**WHAT YOU SHOULD DO:** Your reply should consist solely of the number of lines in the data that contain "about".

#### THE RECORDS

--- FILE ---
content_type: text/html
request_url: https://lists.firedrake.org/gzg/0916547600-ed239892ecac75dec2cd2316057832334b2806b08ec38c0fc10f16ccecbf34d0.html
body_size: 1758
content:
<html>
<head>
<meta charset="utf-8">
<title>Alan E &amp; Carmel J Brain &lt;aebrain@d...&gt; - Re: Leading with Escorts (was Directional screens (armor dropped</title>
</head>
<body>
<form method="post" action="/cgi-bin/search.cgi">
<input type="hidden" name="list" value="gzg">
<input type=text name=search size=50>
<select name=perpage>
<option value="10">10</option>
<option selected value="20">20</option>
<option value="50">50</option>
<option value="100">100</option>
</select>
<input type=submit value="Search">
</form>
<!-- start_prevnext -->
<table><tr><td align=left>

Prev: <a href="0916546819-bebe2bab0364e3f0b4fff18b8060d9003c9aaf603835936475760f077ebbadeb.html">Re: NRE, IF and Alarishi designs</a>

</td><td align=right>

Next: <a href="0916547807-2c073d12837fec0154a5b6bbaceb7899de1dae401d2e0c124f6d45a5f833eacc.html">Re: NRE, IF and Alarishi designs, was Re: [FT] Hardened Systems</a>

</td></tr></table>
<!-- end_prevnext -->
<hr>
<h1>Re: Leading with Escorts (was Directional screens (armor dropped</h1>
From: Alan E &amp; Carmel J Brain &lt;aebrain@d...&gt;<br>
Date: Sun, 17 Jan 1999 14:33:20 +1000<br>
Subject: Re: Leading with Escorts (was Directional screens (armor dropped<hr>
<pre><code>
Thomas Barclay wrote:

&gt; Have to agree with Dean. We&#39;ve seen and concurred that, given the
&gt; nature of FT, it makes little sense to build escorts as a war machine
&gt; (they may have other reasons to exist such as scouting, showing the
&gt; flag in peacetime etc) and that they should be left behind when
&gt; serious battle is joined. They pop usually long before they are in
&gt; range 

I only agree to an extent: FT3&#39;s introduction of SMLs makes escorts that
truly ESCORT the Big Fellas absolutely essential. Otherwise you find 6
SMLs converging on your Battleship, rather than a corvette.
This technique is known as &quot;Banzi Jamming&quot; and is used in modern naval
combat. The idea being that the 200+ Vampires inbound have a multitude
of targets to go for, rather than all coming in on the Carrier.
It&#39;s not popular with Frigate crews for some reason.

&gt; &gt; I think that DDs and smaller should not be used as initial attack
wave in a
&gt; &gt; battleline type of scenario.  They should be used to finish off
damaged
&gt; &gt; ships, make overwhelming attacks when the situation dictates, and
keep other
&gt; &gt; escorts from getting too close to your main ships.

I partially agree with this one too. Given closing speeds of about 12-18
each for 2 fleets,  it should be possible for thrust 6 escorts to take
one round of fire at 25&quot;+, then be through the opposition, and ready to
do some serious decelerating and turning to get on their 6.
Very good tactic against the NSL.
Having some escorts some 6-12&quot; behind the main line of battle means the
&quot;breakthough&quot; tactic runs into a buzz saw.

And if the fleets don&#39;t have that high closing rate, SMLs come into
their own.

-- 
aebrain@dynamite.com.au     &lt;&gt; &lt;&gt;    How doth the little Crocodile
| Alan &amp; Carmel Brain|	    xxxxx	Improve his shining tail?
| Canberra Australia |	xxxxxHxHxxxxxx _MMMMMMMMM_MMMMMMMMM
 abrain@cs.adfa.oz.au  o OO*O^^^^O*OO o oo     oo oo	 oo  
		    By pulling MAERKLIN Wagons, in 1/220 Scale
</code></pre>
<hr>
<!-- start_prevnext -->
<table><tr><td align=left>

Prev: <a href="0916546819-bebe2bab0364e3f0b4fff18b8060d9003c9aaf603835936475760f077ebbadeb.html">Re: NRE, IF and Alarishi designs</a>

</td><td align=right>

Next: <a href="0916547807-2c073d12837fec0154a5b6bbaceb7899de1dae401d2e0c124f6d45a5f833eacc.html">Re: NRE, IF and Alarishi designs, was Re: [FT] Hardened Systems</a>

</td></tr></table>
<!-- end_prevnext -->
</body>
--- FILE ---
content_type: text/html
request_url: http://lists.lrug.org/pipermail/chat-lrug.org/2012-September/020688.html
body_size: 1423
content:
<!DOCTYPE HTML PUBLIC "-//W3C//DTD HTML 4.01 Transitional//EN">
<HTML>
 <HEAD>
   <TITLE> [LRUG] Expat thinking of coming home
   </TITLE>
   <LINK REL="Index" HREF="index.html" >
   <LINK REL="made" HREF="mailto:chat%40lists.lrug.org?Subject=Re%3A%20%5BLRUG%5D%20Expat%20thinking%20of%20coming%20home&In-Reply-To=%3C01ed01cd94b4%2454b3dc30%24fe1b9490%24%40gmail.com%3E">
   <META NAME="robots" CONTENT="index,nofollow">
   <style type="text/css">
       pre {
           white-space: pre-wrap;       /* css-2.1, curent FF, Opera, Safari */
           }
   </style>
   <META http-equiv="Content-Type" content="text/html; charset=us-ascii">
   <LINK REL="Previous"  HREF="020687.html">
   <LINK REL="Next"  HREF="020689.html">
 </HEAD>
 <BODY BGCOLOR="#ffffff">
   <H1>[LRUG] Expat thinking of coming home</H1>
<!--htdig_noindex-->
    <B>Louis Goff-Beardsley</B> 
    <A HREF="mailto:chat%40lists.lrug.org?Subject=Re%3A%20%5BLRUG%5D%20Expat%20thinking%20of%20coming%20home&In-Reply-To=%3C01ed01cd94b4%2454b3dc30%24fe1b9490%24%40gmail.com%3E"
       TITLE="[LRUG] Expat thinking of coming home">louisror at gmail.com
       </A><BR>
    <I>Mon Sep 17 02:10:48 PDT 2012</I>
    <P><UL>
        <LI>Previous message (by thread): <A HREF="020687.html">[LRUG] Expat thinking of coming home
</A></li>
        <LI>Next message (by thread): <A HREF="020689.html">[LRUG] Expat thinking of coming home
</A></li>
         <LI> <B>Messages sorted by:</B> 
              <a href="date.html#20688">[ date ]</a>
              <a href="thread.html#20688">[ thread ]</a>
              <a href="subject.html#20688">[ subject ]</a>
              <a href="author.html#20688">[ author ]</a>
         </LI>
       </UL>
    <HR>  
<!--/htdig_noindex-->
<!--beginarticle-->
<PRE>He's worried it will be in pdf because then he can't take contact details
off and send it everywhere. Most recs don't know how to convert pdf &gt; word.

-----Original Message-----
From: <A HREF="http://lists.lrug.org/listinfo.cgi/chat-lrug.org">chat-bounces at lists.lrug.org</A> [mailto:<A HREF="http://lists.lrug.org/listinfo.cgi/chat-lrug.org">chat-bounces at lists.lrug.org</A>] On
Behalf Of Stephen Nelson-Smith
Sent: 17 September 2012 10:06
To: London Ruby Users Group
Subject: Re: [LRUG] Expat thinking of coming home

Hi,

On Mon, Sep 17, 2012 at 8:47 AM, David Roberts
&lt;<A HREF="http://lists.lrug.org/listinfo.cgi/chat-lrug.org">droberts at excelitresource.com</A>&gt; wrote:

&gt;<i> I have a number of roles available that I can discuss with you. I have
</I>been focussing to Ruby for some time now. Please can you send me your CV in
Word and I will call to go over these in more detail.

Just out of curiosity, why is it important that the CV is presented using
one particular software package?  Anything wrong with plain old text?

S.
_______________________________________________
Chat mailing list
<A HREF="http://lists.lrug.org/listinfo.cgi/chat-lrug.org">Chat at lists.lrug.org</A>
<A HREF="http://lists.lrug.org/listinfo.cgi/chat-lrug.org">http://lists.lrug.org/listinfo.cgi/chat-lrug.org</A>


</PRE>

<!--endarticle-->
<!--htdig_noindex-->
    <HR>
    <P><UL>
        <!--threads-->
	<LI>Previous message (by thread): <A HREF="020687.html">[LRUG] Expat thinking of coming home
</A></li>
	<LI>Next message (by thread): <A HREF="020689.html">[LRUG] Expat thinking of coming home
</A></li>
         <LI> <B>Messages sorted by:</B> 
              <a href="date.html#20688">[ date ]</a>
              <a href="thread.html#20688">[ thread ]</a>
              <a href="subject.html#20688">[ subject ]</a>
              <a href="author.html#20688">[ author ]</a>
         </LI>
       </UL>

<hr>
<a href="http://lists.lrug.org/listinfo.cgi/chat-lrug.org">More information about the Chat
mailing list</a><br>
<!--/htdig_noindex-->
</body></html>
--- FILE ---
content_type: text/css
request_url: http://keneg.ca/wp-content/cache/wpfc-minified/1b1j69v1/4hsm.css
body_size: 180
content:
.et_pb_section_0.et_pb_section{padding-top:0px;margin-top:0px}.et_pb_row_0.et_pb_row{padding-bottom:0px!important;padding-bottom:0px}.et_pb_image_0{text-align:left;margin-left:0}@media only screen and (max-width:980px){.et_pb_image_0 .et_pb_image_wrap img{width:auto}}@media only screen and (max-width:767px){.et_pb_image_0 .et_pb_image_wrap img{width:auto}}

########

**RESULT OF THE EXERCISE:** 2